Lines from the one containing "From the camera, how" through the last line of the data are to be repeated word for word, both ends included.
------------------------------
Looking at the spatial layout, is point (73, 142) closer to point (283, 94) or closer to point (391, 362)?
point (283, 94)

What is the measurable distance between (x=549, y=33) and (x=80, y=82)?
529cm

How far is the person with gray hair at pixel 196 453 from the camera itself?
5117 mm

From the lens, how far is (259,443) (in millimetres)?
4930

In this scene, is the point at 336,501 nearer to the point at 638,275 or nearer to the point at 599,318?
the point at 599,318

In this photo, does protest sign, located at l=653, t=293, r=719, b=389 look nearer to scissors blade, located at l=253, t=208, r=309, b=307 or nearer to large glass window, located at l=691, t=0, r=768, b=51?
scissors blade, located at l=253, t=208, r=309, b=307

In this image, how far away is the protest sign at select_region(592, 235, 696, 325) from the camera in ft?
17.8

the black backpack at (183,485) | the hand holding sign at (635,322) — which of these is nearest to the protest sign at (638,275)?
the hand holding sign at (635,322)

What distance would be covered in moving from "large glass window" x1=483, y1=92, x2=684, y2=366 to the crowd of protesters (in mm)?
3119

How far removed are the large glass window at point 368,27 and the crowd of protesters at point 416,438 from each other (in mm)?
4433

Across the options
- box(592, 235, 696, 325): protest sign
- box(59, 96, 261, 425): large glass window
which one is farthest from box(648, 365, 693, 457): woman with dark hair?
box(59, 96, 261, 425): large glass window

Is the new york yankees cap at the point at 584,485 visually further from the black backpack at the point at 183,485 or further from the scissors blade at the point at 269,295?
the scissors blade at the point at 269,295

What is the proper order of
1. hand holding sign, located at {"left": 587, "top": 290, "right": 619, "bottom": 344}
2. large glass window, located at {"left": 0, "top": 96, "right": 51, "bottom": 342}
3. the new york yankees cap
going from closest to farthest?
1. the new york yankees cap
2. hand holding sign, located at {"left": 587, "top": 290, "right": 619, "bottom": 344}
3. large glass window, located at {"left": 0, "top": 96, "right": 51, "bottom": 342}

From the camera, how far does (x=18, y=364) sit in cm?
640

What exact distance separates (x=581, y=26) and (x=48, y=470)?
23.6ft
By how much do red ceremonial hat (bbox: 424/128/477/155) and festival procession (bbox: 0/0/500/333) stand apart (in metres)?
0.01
------------------------------
> WRITTEN ANSWER:
From the camera, how far does (x=18, y=364) sit in cm?
640

What exact distance separates (x=581, y=26) and (x=48, y=470)?
23.6ft
By how much do red ceremonial hat (bbox: 424/128/477/155) and festival procession (bbox: 0/0/500/333) stand apart (in metres)?
0.01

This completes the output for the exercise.